[WHAT YOU NEED TO DO] All of the records must be repeated exactly as they read.

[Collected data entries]

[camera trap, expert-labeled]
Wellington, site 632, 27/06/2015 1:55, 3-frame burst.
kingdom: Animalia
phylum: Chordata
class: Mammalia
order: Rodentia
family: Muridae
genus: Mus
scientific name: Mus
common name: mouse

[EXERCISE RESPONSE]
[camera trap, expert-labeled]
Wellington, site 632, 27/06/2015 1:55, 3-frame burst.
kingdom: Animalia
phylum: Chordata
class: Mammalia
order: Rodentia
family: Muridae
genus: Mus
scientific name: Mus
common name: mouse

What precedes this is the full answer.